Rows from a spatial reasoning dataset
►
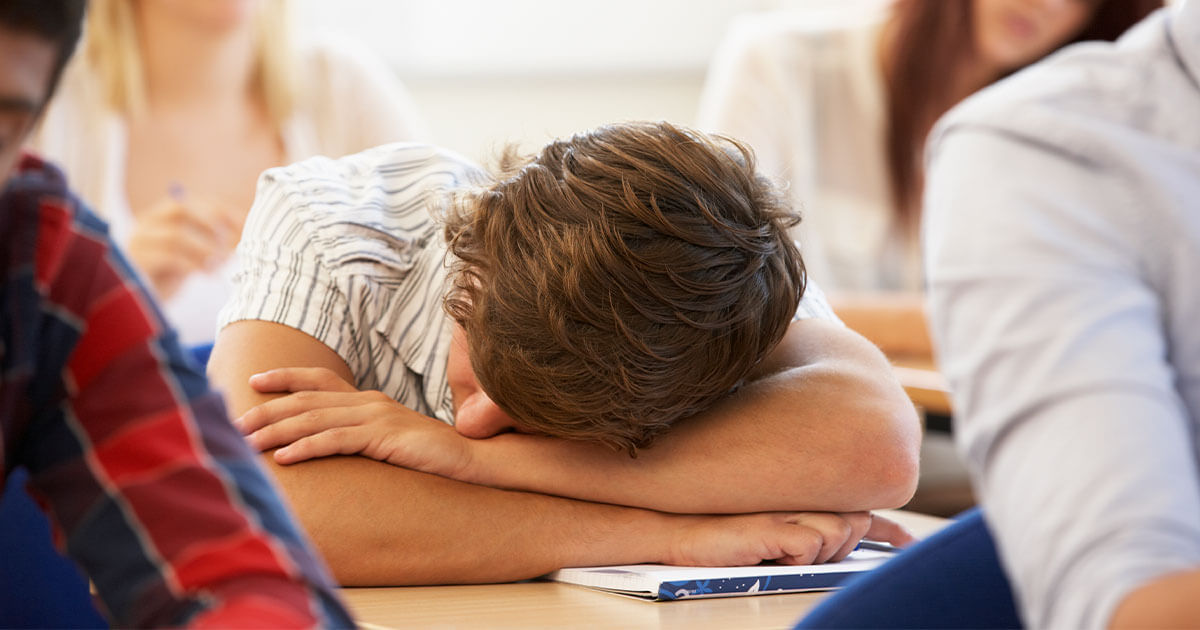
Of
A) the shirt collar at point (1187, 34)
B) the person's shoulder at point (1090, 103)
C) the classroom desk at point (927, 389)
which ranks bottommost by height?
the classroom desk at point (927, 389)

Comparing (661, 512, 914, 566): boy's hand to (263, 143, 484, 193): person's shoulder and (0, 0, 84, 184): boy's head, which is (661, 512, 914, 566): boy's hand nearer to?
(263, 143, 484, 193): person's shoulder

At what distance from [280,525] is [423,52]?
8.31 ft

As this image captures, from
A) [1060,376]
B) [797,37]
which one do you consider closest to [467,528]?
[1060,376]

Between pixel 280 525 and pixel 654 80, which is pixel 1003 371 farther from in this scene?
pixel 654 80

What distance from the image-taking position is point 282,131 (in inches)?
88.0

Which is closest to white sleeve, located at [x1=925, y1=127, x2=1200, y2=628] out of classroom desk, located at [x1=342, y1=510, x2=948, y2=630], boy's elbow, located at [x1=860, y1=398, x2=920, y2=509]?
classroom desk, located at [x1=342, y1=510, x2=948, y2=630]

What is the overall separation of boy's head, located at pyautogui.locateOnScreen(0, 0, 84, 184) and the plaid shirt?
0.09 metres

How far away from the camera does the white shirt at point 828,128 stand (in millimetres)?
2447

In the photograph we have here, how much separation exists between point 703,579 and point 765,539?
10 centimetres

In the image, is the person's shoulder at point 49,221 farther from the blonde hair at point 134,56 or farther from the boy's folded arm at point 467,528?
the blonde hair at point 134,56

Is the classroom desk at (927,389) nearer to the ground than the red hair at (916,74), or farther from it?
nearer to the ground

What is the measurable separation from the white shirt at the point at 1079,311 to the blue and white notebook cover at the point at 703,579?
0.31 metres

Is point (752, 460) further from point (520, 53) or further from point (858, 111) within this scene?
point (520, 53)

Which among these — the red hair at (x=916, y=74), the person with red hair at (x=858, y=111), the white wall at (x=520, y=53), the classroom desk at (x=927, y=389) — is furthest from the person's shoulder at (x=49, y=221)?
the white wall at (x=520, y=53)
◄
►
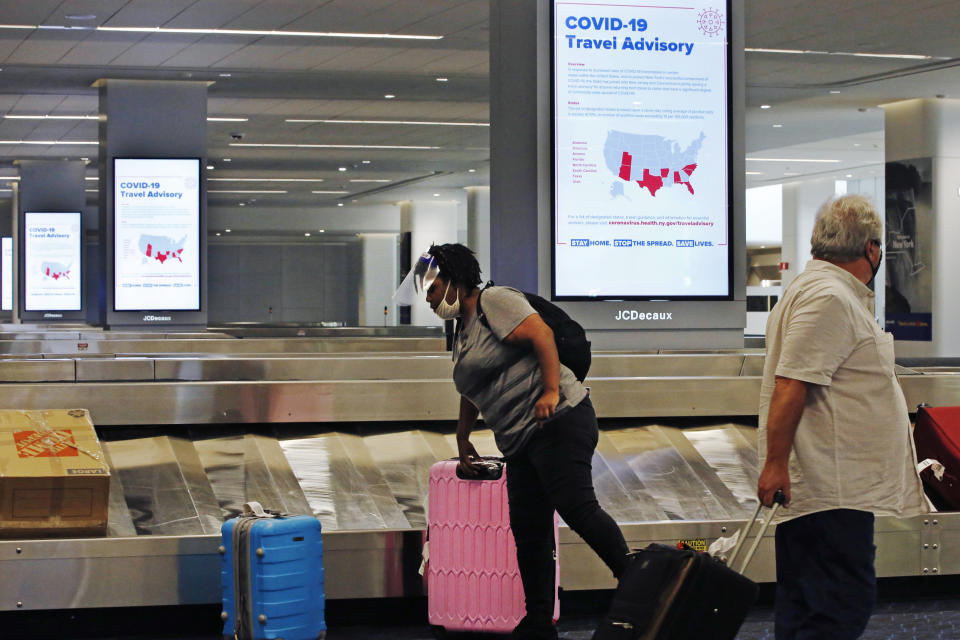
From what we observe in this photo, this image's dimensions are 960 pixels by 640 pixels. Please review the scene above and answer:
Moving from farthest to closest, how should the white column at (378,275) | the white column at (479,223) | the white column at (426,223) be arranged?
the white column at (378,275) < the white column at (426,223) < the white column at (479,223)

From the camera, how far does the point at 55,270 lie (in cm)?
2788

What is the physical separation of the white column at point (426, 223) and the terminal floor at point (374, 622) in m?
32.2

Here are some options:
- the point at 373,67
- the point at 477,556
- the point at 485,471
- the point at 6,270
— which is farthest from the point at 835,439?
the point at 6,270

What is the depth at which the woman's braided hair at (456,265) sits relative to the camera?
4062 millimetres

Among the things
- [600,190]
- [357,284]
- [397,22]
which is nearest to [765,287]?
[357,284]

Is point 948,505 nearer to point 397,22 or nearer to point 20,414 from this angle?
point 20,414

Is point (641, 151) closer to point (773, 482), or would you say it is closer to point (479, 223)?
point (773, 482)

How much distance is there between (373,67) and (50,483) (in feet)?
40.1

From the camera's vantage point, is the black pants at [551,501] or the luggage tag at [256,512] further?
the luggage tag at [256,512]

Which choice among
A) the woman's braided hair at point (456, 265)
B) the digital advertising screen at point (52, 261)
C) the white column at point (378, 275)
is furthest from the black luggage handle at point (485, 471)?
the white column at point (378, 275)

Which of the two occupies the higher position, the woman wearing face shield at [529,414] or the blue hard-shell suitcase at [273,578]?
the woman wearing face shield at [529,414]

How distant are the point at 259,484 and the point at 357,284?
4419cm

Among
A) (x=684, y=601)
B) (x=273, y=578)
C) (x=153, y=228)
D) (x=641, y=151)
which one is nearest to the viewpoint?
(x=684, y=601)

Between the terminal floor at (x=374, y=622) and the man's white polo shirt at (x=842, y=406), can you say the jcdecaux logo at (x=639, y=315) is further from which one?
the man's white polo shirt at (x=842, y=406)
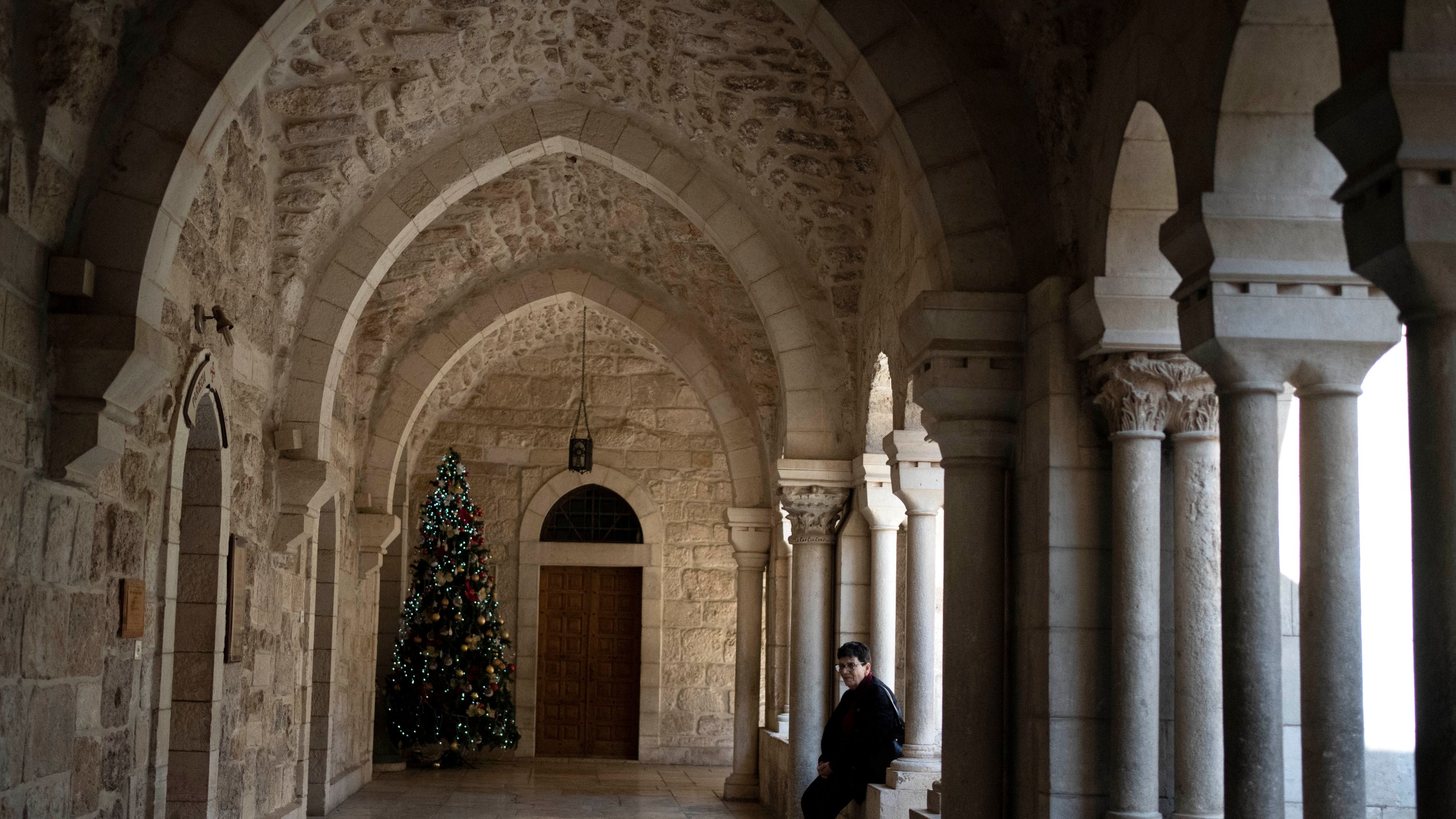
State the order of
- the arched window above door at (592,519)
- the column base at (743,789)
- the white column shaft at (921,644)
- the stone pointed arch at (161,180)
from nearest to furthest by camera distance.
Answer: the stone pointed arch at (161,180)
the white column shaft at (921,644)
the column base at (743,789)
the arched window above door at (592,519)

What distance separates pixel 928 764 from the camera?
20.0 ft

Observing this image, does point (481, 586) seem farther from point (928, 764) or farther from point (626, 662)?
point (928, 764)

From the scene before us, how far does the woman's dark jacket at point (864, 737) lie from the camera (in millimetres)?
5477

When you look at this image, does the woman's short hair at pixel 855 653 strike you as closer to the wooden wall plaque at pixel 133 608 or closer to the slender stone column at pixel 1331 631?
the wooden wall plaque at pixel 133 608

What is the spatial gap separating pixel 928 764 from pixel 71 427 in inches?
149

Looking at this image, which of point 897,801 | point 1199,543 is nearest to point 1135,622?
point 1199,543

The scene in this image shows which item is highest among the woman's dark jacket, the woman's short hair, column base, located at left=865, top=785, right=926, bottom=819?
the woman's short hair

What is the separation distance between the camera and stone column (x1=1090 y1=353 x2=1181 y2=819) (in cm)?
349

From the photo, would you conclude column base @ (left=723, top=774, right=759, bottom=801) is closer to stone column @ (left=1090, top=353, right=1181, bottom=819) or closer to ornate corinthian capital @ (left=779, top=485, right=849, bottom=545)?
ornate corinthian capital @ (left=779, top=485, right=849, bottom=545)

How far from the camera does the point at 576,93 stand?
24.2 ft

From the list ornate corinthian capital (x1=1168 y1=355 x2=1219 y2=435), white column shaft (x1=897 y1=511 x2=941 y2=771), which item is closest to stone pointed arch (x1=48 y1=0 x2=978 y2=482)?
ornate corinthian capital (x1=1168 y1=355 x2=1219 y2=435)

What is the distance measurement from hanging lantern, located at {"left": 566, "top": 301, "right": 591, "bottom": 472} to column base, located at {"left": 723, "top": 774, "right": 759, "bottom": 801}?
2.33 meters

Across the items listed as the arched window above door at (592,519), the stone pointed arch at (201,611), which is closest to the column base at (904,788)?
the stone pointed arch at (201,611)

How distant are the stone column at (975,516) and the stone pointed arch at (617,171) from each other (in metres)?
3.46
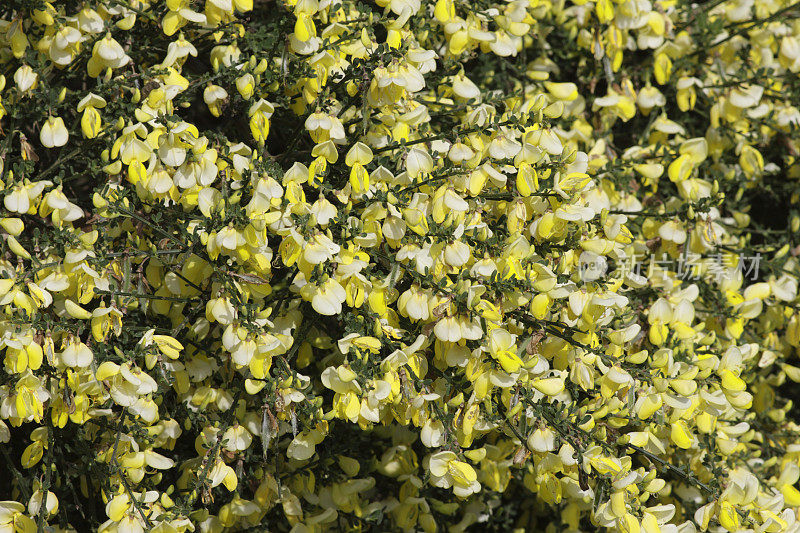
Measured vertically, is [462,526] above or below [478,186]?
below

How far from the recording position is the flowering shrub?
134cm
◄
►
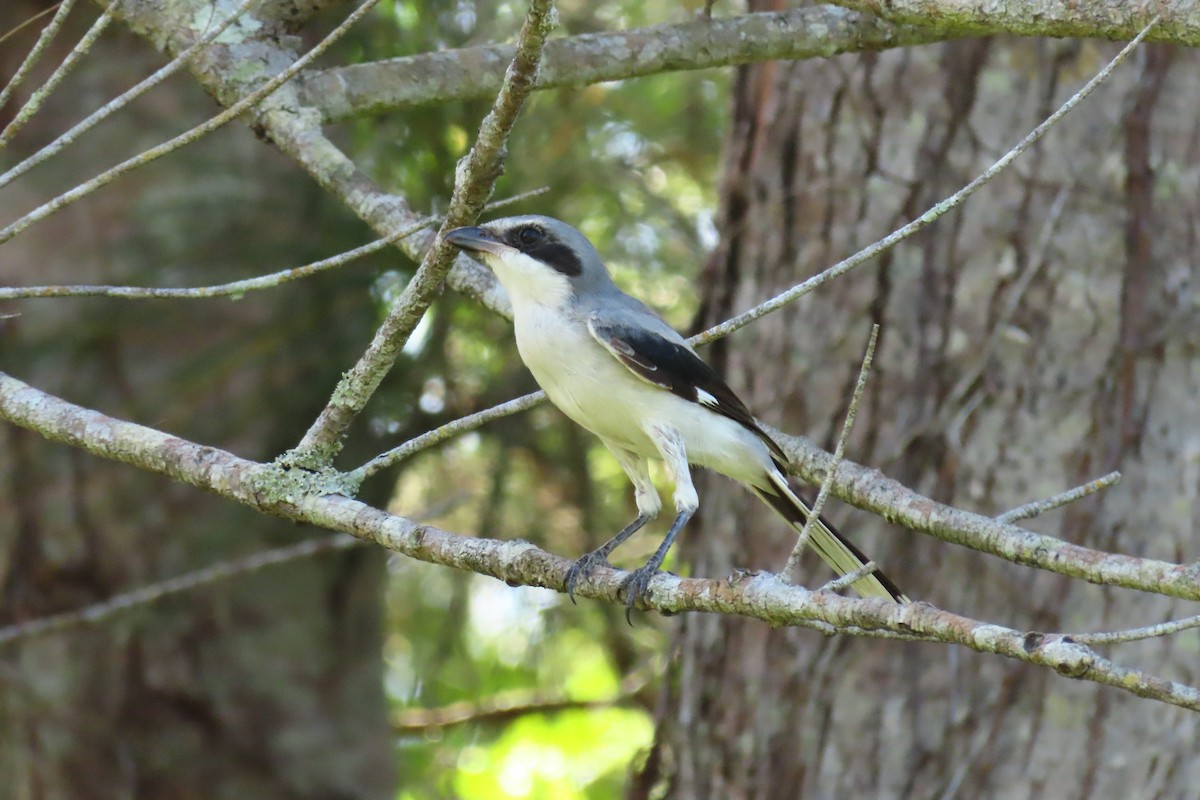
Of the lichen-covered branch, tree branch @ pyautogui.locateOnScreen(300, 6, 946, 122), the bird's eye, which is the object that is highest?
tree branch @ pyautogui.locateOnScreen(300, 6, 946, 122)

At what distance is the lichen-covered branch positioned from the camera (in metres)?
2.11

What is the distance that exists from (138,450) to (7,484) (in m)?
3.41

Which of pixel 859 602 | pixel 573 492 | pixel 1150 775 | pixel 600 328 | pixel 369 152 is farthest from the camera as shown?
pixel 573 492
◄
### TASK GOAL
Pull out every line of the material above that contains the word "ground". Case must match.

### OUTPUT
Is the classroom desk at (927,389) nearer to the ground than the red hair at (916,74), or farther from it?
nearer to the ground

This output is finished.